The crimes of human trafficking and modern-day slavery are an odd contradiction, said U.S. District Attorney Thomas Delahanty II. On one hand, people know it's happening. On the other, it's virtually invisible and difficult for the law to define.
"It's actually a series of crimes against the person," Delahanty said. "It takes many forms. In Maine, you won't find it listed among the most frequently reported crimes because it takes so many different forms. It is not easily recognized and severely under reported."
Friday's agenda included presentations by Delahanty, a panel of law enforcement and social-service officials and a presentation by Harvard researchers on the impact of human trafficking on health care and what doctors and nurses can do about it.
The conference will continue Saturday with events at Auburn Hall and Festival Plaza.
Speaker Minh Dang, a former victim of sexual slavery, will present a talk on healing at 2 p.m. at Auburn Hall. Dang will discuss her experiences as a slave at 6:30 p.m. at East Auburn Baptist Church, 560 Park Ave.
Dang was scheduled to give her presentation Friday, but her flight into the Portland Jetport was delayed.
Assistant U.S. Attorney Leah Foley, of the Massachusetts district, detailed her experience prosecuting a group of pimps and prostitution traffickers with ties to Maine.
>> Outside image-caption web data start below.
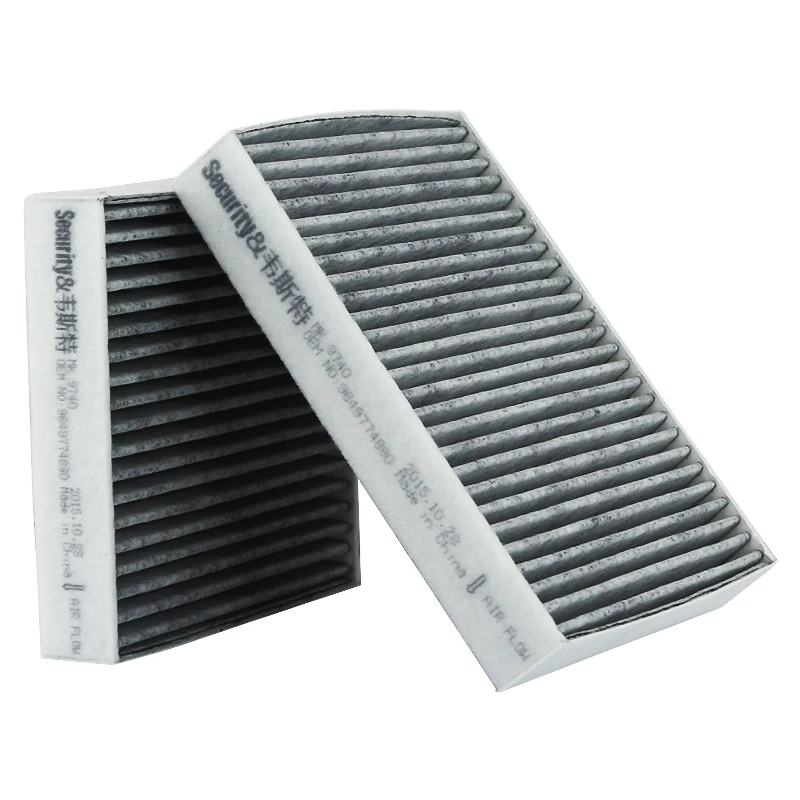 Air filter For CITROEN C3 2,3 C4 CACTUS 1.2 1.5 1.6 DS3 SA_ Peugeot 2008 1 207 207SW 208 MK9740 Activated Carbon Cabin Filter CU21000-2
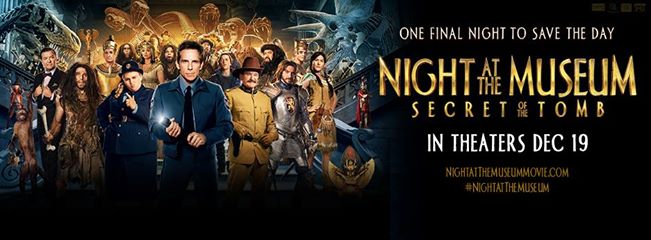 GIVEAWAY The Night At The Museum: Secret Of The Tomb $50 Gift Card & Prize Pack #NightAtTheMuseum #ad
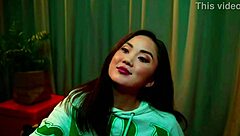 teen asian findom goddess teases panties satin strip in jerk off instructions pov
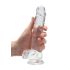 REALROCK - prozirni realistični dildo - prozirni (19 cm)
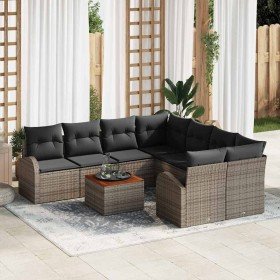 Conjunto de sofá de jardín 9 pcs Gris en Sofás de exterior | Comprar online en Foru.es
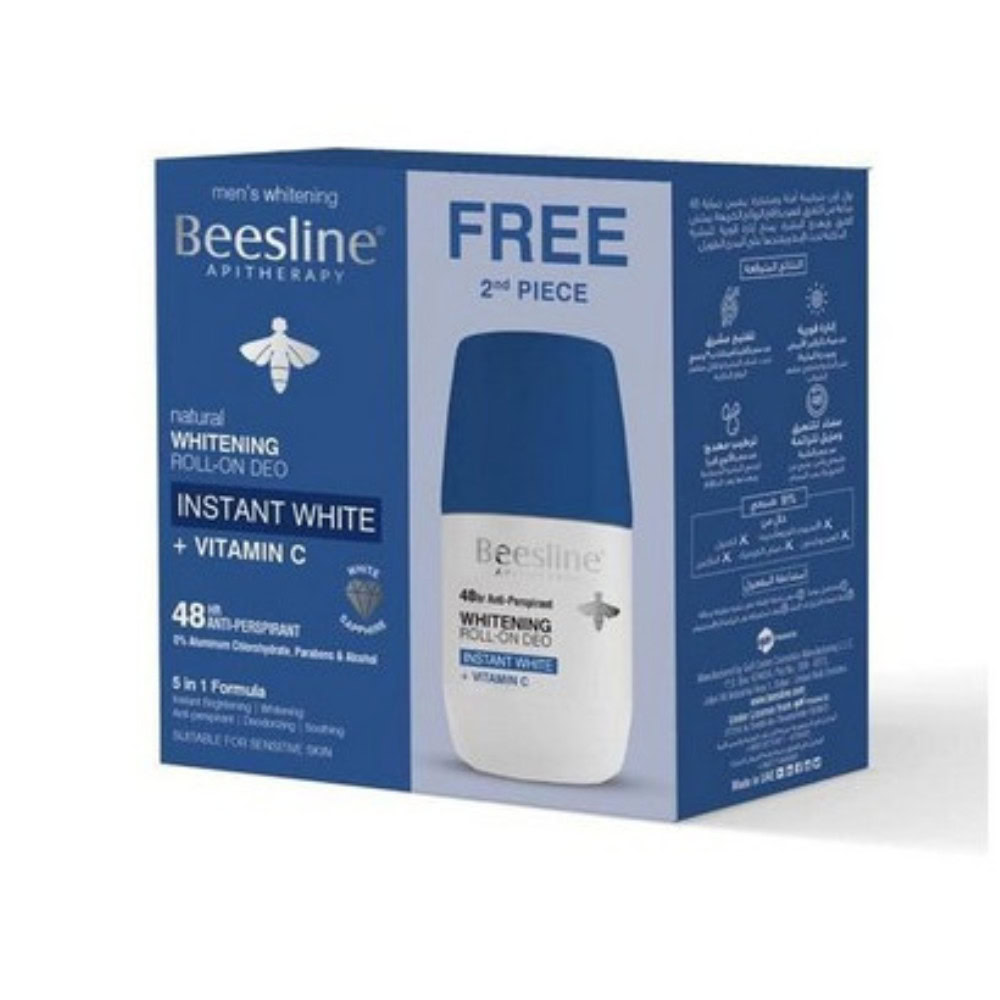 Beesline coffret roll-on deo instant white + vitamine c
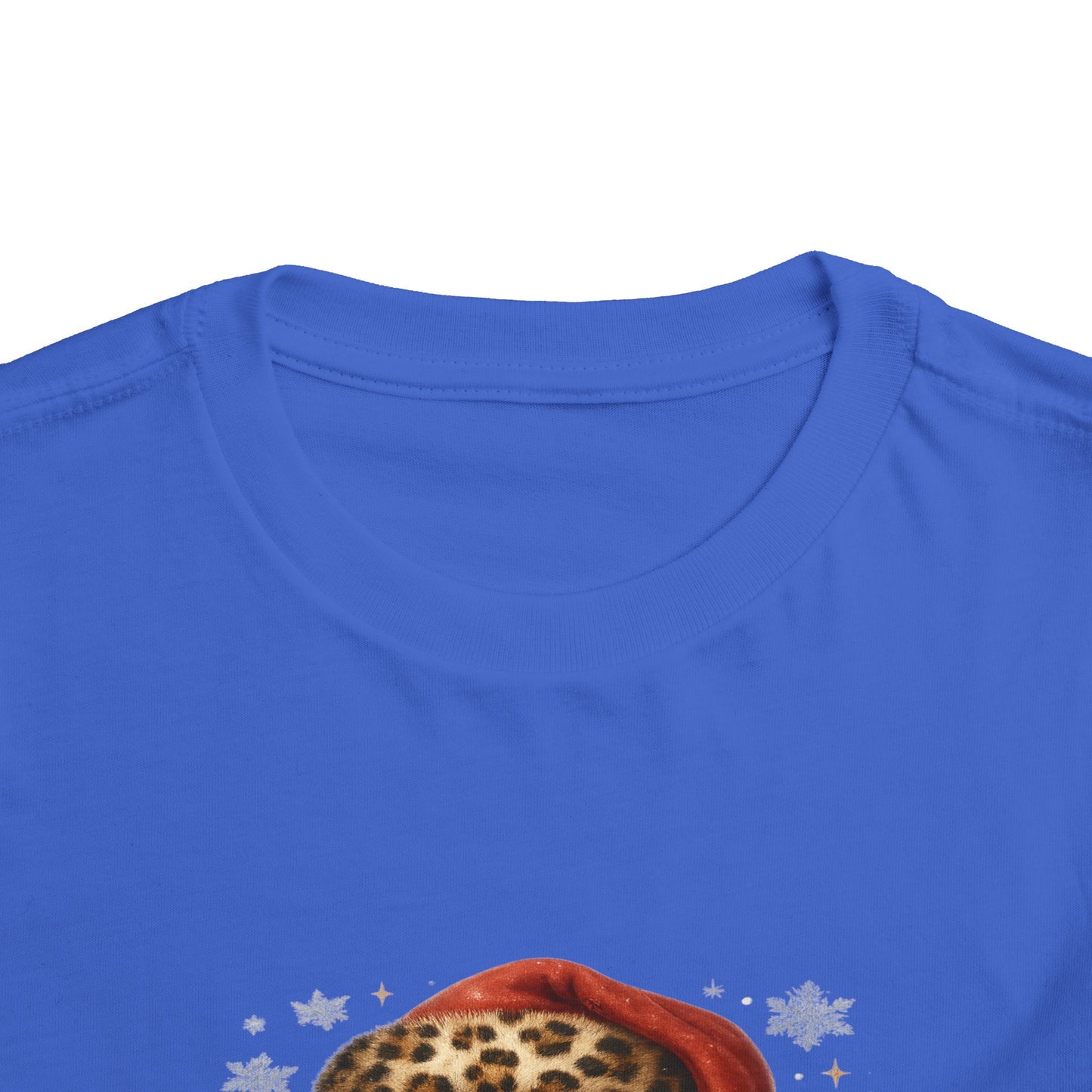 Believe Santa Leopard Print Toddler Christmas Tee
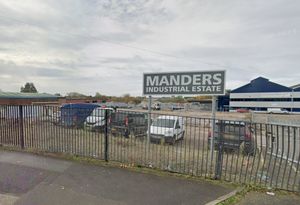 Manders Industrial Estate entrance, Old Heath Road, Wolverhampton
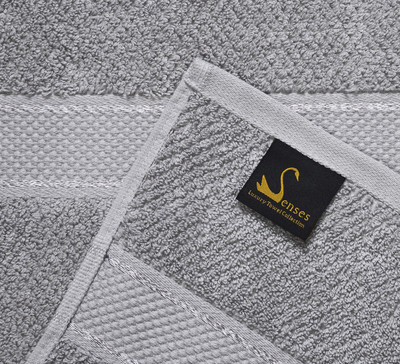 Senses Cotton 550 GSM Bath Towel Set(Pack of 6)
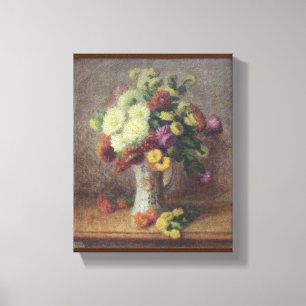Vintage Camille Bouvagne A Bouquet of Flowers Canvastryck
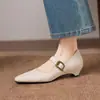 Elegantes Zapatos Mary Jane de Tacón Bajo ~3.5Cm para Mujer, Nuevo Modelo 2026, Correa Única, Tallas 33-43, Tallas Grandes Transfronterizas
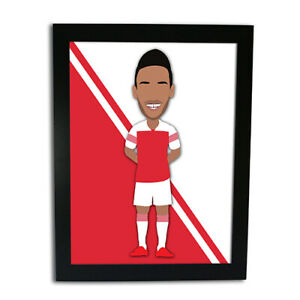 Pierre Emerick Aubameyang Arsenal Vector Hero Framed Print 300x300 Pierre Emerick Aubameyang Arsenal Vector Hero Framed Print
Dozens of underage girls — many still attending high school — were lured into prostitution with promises of money and security. Their personal papers and belongings were confiscated, the girls were raped, beaten and brainwashed until they were arrested or managed to escape.
"They had all turned to these guys as comfort, and they looked to these other girls as family from that point on," Foley said. "I don't think they liked each other, but I think they depended on each other to make it through."
One girl, a 13-year-old from southern Maine, tried to escape but was bound and beaten by the other girls while their keepers watched, laughing. She went back to work for her pimp until she was arrested.
"She told them her entire story, so the state police had this four-page report," Foley said. "Somehow, she got lost in the system for two years."
The case was finally settled in 2009 with all five defendants convicted after four years of investigation and hearings. In the end, the case depended on local police taking notes and filing reports on the criminals' activities, even if those reports never led to specific convictions.
"I think if we make more of a focus to mine information we have, down the road the information can be saved and a prosecution can succeed," Foley said. "You know, counselors in high schools can help. I think it takes the collaborative effort of lots of agencies — nonprofits, victims' services, police officers, everyone — to realize this is worthy of targeting resources."
Giantris, of Catholic Charities Maine, urged churchgoers to keep an eye out for new people in their pews.
"You can encounter people that the only thing they're allowed to do is go to church," she said. "Everything else, their movements are limited. That might be the only chance they'd get to encounter someone from the community. If they don't know their address or their environment or even a sense of where they are, sometimes those are red flags."
It was the first human-trafficking conference in Maine, and it's long overdue, said attendee Jacqueline Zimowski of Bath, an anti-slavery activist. Zimowski operates No Human Trafficking, an anti-slavery foundation.
"Maine has a huge, porous border with Canada, Interstate 95 and more coastline than California," she said. "So people can be brought in in just about any way they want."